→ EXTRACT PROVIDED
╭──

The Brumby Ministry was the 66th ministry of the Government of Victoria. It was led by the Premier of Victoria, John Brumby, and Deputy Premier, Rob Hulls. It succeeded the Bracks Ministry on 3 August 2007, following the retirement of former Premier Steve Bracks and his deputy John Thwaites. Brumby had been sworn as Premier three days earlier on 30 July; he had temporarily been sworn into Bracks' and Thwaites' portfolios until a reshuffle could be arranged.

The ministry underwent three reshuffles since 2007. The first occurred in December 2008, triggered by the resignation of Theo Theophanous: Martin Pakula was appointed to the resulting vacancy. The second reshuffle occurred on 20 January 2010 after Lynne Kosky's resignation. A new position of Minister for the Respect Agenda was created. Pakula took on Kosky's role as Minister for Public Transport, with Peter Bachelor given the Arts portfolio. Lily D'Ambrosio joined the Cabinet as Minister for Community Development. The third occurred when Bob Cameron resigned on 7 October 2010. James Merlino became Minister for Police and Minister for Corrections in his place, although Cameron retained the Emergency Services portfolio until the November state election in order to finalise key bushfire reforms.

╰──

→ TASK LIST
1/ Answer these questions about the passage on the Brumby Ministry:
(a) Who served as Deputy Premier in this ministry?
(b) On what date did Bob Cameron resign?
(c) What position did Lily D'Ambrosio take when she joined the Cabinet?
2/ Retype the part of the passage on the Brumby Ministry starting with "The ministry underwent" and going on through "key bushfire reforms.".

→ LISTED RECORDS
╭──

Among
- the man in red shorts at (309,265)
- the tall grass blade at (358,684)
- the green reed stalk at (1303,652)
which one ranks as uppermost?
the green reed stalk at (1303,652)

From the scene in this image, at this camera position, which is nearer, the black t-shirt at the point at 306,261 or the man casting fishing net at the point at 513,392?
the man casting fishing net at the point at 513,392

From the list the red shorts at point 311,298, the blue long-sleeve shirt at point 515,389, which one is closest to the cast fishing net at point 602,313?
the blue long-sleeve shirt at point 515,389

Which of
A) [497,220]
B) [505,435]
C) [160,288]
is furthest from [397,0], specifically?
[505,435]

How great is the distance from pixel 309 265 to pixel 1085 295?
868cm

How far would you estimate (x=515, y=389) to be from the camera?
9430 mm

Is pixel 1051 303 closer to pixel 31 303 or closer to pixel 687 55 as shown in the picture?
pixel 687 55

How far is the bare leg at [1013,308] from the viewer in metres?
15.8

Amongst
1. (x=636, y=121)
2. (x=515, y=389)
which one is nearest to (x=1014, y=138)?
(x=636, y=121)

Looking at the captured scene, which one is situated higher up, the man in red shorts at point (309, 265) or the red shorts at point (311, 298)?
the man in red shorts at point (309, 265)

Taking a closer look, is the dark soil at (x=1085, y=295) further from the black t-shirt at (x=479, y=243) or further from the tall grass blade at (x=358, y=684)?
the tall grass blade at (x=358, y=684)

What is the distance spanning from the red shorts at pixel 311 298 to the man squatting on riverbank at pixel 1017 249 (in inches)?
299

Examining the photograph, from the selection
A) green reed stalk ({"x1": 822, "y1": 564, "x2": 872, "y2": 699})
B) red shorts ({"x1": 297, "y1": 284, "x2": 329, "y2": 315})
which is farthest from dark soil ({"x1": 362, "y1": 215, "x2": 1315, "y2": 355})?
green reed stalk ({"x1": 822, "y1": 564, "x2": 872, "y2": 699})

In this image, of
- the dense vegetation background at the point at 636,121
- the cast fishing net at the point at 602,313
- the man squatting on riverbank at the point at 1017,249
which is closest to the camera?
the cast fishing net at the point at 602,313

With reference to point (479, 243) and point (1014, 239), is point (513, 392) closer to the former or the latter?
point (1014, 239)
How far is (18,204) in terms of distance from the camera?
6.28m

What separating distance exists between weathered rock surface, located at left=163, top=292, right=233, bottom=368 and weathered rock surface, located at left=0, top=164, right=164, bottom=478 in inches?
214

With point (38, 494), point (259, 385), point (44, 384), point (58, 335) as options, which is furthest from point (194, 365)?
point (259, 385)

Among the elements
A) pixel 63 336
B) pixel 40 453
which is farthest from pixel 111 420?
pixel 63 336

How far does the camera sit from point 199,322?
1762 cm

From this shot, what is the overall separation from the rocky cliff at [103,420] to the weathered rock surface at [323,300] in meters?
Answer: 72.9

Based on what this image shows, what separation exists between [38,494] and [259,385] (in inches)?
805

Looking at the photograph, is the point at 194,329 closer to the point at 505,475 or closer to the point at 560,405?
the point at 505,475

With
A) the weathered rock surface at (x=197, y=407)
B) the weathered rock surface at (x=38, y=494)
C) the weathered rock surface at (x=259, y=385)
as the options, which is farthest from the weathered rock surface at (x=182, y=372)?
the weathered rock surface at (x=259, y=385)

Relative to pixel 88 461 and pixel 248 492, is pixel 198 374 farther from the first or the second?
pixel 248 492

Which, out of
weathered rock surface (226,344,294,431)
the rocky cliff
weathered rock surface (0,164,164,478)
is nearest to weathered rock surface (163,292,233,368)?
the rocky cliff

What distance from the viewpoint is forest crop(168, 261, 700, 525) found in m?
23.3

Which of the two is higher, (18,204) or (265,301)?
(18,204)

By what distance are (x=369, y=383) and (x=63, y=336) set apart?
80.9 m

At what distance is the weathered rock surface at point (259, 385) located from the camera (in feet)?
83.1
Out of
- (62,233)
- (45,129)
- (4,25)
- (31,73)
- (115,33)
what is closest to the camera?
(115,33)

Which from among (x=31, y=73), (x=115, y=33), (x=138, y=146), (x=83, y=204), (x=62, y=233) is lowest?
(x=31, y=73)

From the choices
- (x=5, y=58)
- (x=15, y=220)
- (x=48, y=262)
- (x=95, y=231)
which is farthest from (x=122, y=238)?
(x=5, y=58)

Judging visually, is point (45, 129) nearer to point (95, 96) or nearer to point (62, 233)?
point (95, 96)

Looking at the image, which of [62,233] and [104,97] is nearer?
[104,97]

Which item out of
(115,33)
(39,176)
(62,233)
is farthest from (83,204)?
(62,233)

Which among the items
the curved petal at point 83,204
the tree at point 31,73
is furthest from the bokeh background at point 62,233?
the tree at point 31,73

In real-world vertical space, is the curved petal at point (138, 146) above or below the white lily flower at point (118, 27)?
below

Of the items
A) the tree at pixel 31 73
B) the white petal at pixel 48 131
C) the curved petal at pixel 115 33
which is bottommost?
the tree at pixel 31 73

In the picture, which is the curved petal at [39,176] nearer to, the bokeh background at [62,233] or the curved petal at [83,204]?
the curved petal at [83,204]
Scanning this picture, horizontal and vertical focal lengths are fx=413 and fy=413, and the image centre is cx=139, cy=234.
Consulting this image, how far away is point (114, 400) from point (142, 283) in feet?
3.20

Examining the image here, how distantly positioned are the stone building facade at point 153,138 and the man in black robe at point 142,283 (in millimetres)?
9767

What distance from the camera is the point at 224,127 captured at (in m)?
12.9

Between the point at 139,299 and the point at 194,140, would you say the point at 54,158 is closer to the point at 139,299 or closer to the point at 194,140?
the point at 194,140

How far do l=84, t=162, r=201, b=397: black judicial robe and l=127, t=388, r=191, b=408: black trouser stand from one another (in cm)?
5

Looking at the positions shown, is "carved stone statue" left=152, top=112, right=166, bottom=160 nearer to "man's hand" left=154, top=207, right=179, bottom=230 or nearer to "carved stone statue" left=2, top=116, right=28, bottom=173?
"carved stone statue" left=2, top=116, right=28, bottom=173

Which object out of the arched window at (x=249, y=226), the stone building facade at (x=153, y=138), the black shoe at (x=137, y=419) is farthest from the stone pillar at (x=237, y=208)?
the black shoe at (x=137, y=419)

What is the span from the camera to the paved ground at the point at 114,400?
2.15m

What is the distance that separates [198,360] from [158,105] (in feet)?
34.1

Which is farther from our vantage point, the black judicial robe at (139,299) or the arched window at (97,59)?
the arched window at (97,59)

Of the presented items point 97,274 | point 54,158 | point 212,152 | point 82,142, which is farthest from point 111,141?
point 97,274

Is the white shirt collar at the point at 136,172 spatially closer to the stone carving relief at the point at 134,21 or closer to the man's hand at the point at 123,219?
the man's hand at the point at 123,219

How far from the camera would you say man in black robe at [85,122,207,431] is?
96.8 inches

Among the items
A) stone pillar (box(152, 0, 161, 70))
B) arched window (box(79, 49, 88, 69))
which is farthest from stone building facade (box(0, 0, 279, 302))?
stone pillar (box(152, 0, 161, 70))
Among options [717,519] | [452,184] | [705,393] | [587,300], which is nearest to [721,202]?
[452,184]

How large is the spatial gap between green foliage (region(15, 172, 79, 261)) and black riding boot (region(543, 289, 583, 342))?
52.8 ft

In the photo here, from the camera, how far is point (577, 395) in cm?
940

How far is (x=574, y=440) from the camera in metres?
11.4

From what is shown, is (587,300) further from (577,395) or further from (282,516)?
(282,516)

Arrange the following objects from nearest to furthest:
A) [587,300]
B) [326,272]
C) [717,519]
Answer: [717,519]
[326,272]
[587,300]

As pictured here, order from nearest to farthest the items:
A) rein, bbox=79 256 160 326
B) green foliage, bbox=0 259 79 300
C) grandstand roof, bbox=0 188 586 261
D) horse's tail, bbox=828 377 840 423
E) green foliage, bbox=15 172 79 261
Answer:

╰──

→ RESPONSE LIST
1/
(a) Rob Hulls
(b) 7 October 2010
(c) Minister for Community Development

2/
The ministry underwent three reshuffles since 2007. The first occurred in December 2008, triggered by the resignation of Theo Theophanous: Martin Pakula was appointed to the resulting vacancy. The second reshuffle occurred on 20 January 2010 after Lynne Kosky's resignation. A new position of Minister for the Respect Agenda was created. Pakula took on Kosky's role as Minister for Public Transport, with Peter Bachelor given the Arts portfolio. Lily D'Ambrosio joined the Cabinet as Minister for Community Development. The third occurred when Bob Cameron resigned on 7 October 2010. James Merlino became Minister for Police and Minister for Corrections in his place, although Cameron retained the Emergency Services portfolio until the November state election in order to finalise key bushfire reforms.